Bulle : Coeur Machine Après la démo Pluie de sons, dont le titre n'est que le reflet sincère du contenu sonore de cette démo magnifique, Bulle reprends les airs pour cette démo 2003 Coeur machine qui n'a pas son pareil pour émerveiller les sens et l'esprit. Scintillements auditifs, Bulle continue son aventure sonore, son introspection musicale, et en retire une magie mélodique qui charme toujours autant, notamment sur "Mass star" et "Coeur machine". Electroniquement plus épuré, Coeur machine ne dit pas pour autant adieu à cette pointe électronique qui propulse Bulle sur un flot de nuages cotonneux, mais au contraire, les intéractions électroniques se font plus subtiles, plus matures, la sobriété efficace est toujours plus dure à maîtriser qu'une profusion confuse.
Ce Coeur machine se diffuse donc, naturellement au travers des enceintes, un naturel qui semble aller de soi, mais une réécoute rapide de Pluie de sons permet d'entrevoir la différence notable de structure, de son, cette atmosphère synthétique, tissé avec soin et patience. "Tentacule vegetal", le titre lui-même est un peu étrange, un peu science-fiction, la chanson un peu décalée, un synthé mi-fugue mi-raison, une guitare un peu agaçante. La voix d'Aurélie est toujours aussi charmeuse, une voix de velours sur une cascade numérique.
"Atlas roots" est un enchantement, avec ce choeur masculin, qui fait écho à une voix cristalline, un ondulement électro-rythmique sous-jacent, un écho de guitare, un silence magnétique qui interfère, l'hydre se dresse tout à coup, guitare saturée, des voix qui se mêlent, se hissent sur la pointe des pieds, tressant ainsi une draperie musicale mirifique, dont le son, fait penser à Nihil, et gardant la mesure de leur achèvement sur ces 7 minutes de sublime.
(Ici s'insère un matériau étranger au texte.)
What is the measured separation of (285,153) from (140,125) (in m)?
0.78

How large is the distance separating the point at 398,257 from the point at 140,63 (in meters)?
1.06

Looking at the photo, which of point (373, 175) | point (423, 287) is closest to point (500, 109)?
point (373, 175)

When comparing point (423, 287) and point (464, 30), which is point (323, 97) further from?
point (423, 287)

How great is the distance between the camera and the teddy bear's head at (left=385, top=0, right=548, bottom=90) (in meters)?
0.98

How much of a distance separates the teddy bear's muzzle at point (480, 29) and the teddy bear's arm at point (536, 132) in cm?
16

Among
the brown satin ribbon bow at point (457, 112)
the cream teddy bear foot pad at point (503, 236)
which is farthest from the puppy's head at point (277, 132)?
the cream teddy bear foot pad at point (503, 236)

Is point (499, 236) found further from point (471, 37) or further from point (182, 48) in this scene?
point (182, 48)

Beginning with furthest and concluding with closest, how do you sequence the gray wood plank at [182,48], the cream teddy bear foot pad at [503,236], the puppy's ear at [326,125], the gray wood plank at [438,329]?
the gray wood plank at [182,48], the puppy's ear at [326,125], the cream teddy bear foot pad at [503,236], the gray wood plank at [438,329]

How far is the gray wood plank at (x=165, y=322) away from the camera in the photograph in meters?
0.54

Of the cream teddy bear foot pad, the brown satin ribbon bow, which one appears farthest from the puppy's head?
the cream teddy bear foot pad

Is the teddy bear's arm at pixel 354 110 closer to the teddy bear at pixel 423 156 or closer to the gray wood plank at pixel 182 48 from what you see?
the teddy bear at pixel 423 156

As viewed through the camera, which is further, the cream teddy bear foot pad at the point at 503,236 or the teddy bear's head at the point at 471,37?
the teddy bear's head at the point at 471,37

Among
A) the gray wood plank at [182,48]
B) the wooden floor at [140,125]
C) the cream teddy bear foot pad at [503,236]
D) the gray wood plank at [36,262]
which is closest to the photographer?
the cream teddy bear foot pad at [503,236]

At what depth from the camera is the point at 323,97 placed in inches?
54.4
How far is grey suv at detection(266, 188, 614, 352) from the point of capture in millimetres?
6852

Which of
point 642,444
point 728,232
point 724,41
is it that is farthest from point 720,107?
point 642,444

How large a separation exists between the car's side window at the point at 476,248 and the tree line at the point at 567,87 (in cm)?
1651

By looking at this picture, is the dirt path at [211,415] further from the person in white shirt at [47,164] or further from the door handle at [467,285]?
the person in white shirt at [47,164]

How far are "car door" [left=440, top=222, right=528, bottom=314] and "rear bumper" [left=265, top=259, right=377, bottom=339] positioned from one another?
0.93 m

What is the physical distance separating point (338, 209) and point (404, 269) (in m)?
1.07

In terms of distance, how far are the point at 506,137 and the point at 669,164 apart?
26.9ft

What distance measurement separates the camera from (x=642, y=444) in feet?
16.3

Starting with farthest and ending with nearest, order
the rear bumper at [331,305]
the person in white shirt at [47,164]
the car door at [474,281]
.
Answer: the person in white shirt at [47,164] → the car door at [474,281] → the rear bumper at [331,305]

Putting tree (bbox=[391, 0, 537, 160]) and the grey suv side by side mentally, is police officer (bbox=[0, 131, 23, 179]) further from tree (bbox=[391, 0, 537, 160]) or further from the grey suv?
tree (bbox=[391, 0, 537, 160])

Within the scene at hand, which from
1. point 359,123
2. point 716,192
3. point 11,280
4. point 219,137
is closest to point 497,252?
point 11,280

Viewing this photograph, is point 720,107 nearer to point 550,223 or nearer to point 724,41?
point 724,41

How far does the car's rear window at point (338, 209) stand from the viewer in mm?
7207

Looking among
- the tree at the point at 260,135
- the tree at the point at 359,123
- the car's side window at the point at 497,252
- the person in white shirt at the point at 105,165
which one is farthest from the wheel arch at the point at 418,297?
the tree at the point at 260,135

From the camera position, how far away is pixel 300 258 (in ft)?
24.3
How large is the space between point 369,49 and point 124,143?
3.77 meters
Battements cardiaques, Bulle bouscule là toutes les références, cette mélodie aérienne, comme un souvenir personnel lointain qui refait surface sur une ligne de chant mutagène, une vapeur musicale accompagnée par une basse sautillante, piquante, "Coeur Machine" livre sa magie lentement comme un choeur céleste, un choeur sacré dont l'aura dépasse les mots.